For this cause a man shall leave his father and mother and shall cleave to his wife, and the two shall become one flesh. This mystery is great, but I’m not speaking about husbands and wives or Adam and Eve, but I am speaking with reference to Christ and the church.

What is she? What is she, this community of believers? She is not what first pops into our minds. I think I’d like to start by telling you all the things she’s not. I wonder how fast I can do this. Will you feel free to interrupt me, please? Alright, in order for me to do this, I’m going to do it really, really fast. You stop me. We have a concept of what the church is. I would like to liquidate it right now. I don’t know how to do that other than to inform you as to how she became what she is today. And when you see where she got all the things she does today, it may help you a little bit to be free from the concept of what we today call the Ecclesia.

But I’m going to raise a question as we look at how she got to be what she is. And this question to me is central. And that is: how in the name of sanity can we find the modern-day church in the New Testament? If we could understand how we are capable of doing that, brother, we would discover the root of most of our problems. And don’t ask me to explain it, because it is, to me, perhaps the most fascinating thing in my life. I don’t think even my wife knows how much time I spend, probably every day, wondering how we believers find present-day Christianity in the New Testament. This fascinates me more than anything else in the world. It fascinates me. It mesmerizes me.

I walk onto a seminary campus, and I see millions and millions and millions of dollars’ worth of buildings, and I think—they raised every bit of that with a Scripture verse. They did. And they found a seminary in the New Testament. They had to. Can you follow me? I’m talking about preachers like myself. You see that tabernacle right over there? They found it in the New Testament, or they couldn’t raise the money to build it. You’re looking at me like you don’t understand what I’m saying. Bible schools all over America—you can’t raise up a Bible school without proving it’s in the New Testament, because we have to be New Testament. Those Bible schools are to bring people back to the Word of God. Don’t you understand that? Do you see the paradox of that?

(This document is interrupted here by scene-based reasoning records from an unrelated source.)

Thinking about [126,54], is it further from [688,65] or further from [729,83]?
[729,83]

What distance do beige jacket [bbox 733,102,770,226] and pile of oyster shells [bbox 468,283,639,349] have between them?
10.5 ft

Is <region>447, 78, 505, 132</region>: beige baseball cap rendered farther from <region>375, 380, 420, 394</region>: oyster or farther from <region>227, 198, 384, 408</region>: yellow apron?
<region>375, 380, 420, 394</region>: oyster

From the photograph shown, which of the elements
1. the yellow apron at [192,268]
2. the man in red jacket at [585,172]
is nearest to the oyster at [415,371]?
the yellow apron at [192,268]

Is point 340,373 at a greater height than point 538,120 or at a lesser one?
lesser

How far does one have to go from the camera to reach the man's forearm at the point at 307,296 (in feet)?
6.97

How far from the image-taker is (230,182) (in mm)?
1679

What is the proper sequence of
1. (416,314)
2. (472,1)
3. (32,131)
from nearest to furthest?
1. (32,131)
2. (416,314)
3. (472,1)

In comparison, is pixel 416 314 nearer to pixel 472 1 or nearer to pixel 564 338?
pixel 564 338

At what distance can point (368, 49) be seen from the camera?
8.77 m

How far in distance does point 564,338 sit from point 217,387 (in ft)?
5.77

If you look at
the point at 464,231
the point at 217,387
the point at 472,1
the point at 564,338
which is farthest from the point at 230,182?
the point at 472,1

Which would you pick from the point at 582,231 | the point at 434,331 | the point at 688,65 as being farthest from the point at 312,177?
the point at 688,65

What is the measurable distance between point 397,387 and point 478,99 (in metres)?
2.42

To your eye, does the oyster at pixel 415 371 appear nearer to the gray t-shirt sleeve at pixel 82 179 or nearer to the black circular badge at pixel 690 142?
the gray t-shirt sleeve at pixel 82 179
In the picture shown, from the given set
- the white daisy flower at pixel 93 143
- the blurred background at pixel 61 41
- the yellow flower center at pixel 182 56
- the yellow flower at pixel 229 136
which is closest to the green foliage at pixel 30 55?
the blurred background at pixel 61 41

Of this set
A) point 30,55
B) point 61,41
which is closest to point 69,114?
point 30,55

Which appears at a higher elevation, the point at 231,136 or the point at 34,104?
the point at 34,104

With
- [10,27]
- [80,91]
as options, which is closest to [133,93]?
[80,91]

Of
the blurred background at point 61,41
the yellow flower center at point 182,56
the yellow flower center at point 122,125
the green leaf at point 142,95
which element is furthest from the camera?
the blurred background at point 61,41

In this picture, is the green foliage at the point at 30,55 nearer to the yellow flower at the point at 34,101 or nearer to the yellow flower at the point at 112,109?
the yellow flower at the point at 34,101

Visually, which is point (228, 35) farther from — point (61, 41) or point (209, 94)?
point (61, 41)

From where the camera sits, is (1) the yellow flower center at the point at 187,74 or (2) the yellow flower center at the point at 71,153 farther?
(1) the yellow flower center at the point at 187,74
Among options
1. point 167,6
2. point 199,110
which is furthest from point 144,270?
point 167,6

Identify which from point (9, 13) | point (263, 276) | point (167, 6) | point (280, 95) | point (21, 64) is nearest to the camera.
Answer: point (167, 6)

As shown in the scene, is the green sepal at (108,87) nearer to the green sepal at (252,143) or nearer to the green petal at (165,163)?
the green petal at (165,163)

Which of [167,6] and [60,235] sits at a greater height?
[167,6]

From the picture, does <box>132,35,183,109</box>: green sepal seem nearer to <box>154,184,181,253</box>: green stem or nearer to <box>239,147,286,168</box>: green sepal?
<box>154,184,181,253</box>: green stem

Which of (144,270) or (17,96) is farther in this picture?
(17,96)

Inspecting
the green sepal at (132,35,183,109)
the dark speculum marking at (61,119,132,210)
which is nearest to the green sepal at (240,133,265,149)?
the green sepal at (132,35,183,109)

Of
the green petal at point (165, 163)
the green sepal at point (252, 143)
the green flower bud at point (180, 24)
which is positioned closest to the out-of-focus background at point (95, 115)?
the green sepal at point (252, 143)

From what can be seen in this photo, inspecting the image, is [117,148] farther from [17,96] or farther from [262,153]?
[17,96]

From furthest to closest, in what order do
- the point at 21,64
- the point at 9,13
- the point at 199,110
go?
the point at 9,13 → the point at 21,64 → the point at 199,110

I would estimate there are 400,000 church buildings in America. You don’t get 400,000 church buildings in America without finding them in the New Testament. Will you give me that? How many people in this room have been to a funeral? Raise your hand. Christian funeral. Would you please find a Christian funeral in the New Testament? Never thought about it.

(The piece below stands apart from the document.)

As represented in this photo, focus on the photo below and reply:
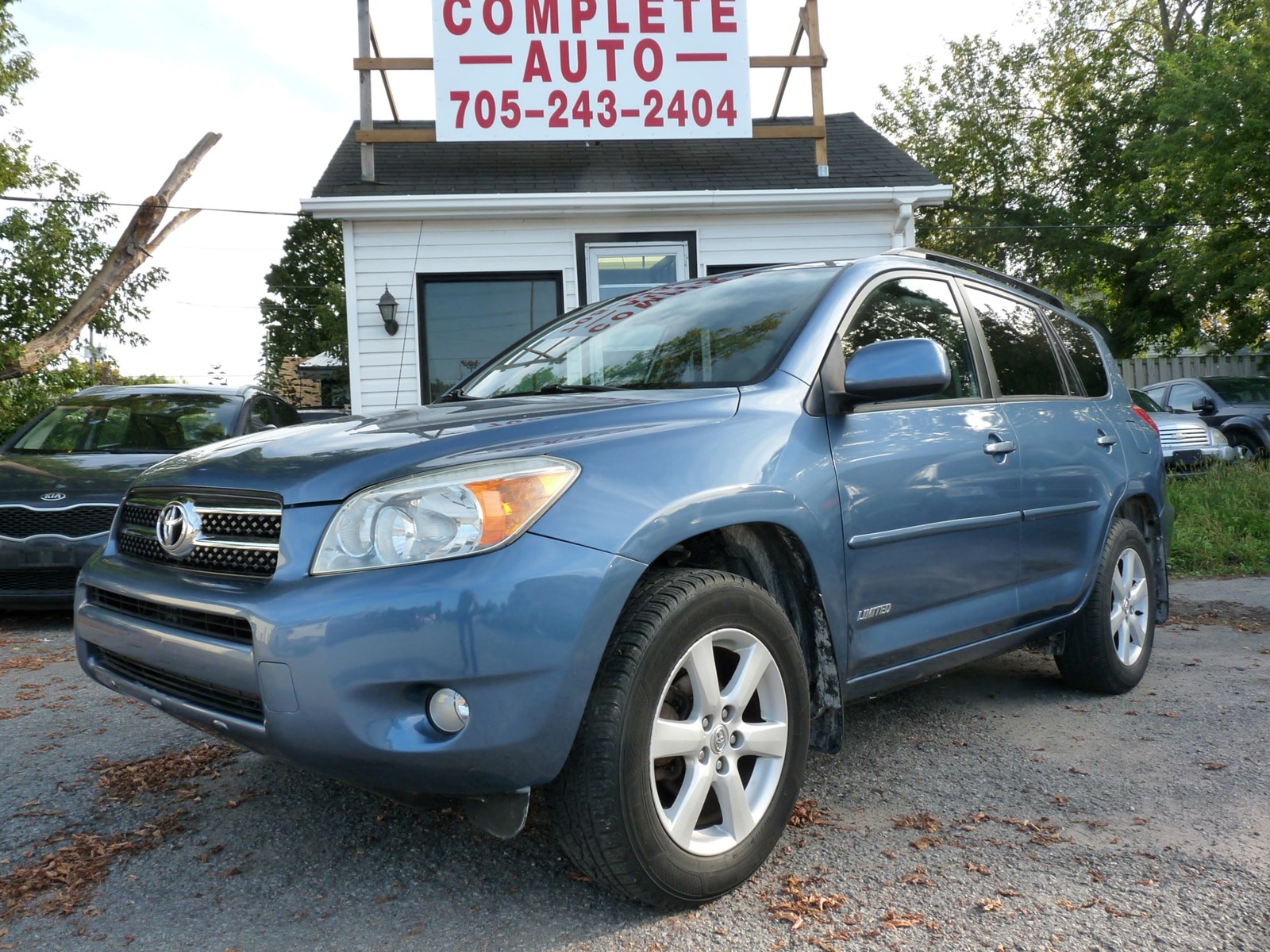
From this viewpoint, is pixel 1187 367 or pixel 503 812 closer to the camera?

The things we never think about that we do. I’ve tried to illustrate it. There’s nobody in this room who knows where we got this collar. Boy, we never questioned it. We just put it on. Got a heel on your shoe. It’s throwing your whole spine out of whack. It’s why you’ve got a backache. It’s why everybody in America’s got a backache. It’s why everybody else in the world’s got a backache. Holding your spine up about that much higher than it’s supposed to. It’s kinking everything. Man, dutifully, we get up every morning and put on that shoe with a heel, and we never ask why. Are you following me? Why do I have a sleeve? Well, you don’t know. My land, my cow. Don’t be stupid. You have a sleeve because—because… no? No. The first three or four hundred years after Christ, most of Europe wore robes. And then the fashions of the Nordics went out over the fashions of the Latin. You and I are stuck with the most uncomfortable concept in clothing that man could ever invent.

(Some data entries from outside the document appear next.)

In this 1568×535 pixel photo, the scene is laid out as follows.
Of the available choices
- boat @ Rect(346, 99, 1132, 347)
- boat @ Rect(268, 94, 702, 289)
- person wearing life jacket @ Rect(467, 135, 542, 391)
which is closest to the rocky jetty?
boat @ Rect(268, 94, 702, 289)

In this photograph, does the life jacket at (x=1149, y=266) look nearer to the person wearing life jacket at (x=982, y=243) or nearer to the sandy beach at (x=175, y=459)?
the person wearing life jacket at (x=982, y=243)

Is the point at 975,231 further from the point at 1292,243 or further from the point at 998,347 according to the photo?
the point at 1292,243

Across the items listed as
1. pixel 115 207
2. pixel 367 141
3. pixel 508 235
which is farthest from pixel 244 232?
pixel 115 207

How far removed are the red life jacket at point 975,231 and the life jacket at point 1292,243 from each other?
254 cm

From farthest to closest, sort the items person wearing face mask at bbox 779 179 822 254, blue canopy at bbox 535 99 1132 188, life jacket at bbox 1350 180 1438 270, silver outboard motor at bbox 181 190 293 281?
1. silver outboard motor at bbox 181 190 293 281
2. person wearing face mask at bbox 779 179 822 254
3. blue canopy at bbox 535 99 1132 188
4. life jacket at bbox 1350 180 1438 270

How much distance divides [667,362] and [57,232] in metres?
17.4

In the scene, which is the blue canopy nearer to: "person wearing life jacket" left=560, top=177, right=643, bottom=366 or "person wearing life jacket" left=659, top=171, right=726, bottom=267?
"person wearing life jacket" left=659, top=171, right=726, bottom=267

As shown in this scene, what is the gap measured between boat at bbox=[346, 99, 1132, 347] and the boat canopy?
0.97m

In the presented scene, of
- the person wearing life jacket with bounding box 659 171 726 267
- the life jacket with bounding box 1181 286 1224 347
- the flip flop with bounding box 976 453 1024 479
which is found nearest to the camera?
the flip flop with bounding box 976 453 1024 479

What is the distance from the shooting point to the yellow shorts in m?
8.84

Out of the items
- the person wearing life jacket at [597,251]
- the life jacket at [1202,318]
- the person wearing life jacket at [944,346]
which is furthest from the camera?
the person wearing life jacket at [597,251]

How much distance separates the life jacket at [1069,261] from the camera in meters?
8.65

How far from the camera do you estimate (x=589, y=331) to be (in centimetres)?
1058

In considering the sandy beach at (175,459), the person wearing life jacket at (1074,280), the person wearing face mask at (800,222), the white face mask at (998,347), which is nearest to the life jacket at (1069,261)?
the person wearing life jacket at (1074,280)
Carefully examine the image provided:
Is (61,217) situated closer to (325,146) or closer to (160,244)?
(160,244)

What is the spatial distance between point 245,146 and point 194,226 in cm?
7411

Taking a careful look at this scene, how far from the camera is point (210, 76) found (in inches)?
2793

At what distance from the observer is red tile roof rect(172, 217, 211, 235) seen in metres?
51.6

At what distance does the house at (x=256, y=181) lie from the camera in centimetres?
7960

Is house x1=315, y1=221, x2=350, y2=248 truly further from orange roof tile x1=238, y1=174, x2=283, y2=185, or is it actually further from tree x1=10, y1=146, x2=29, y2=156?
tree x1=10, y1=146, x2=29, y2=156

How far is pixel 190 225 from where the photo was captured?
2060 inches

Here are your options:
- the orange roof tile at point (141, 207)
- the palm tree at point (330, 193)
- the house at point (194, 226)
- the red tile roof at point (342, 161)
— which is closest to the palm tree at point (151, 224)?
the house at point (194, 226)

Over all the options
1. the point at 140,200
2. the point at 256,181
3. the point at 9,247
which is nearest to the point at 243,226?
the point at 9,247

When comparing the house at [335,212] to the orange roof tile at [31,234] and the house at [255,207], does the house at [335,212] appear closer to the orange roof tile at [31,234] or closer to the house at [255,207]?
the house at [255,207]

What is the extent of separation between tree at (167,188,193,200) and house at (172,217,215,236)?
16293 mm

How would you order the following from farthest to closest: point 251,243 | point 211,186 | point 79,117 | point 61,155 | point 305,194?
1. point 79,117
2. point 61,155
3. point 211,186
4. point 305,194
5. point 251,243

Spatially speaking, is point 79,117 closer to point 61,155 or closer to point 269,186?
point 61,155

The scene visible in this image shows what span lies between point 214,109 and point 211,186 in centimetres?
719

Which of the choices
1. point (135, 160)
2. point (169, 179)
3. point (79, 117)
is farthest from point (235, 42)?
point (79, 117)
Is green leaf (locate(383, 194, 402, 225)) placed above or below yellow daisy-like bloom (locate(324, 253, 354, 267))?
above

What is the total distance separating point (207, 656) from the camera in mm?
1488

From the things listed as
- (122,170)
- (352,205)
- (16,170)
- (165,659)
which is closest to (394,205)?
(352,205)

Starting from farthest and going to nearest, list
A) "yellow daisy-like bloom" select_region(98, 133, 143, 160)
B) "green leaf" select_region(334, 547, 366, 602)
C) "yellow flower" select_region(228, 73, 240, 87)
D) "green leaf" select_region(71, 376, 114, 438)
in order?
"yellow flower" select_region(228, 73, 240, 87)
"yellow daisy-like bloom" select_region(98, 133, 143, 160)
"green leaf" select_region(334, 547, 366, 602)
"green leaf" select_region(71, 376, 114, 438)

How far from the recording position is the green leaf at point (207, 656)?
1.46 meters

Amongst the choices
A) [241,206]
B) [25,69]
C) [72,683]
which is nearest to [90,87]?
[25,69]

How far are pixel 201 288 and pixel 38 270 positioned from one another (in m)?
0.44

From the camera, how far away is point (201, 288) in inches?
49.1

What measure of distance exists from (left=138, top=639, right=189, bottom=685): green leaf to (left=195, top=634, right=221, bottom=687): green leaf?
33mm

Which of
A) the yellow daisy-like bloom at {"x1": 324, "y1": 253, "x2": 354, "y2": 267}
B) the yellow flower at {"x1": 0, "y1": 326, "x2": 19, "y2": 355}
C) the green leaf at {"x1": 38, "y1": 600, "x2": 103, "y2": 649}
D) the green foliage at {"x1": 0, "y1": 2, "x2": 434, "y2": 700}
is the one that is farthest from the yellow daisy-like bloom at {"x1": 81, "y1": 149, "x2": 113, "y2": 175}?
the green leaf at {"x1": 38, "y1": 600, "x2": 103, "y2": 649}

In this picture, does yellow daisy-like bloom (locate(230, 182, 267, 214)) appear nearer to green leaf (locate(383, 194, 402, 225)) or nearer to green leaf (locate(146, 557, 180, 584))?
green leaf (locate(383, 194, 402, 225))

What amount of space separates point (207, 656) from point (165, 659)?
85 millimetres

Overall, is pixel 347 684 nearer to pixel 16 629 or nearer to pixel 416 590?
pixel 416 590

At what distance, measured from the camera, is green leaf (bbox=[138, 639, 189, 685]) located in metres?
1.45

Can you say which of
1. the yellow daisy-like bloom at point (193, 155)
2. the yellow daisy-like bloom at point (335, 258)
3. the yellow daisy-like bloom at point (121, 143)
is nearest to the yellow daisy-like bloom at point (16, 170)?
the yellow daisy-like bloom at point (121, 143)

Call that…(collar) Call that comfortable. Right now, 40 million men are going around. If they had just expressed themselves, it would be—with a tie, and that tie is totally useless. Is it not? Can you name one utilitarian value for a tie? Doesn’t have a foggiest idea why he has that tie. None whatsoever. Yes. That’s right. That’s right. It started as a napkin, and then it became a style. That’s right. It started as a napkin. People tied it around at dinner time, and then it became a style.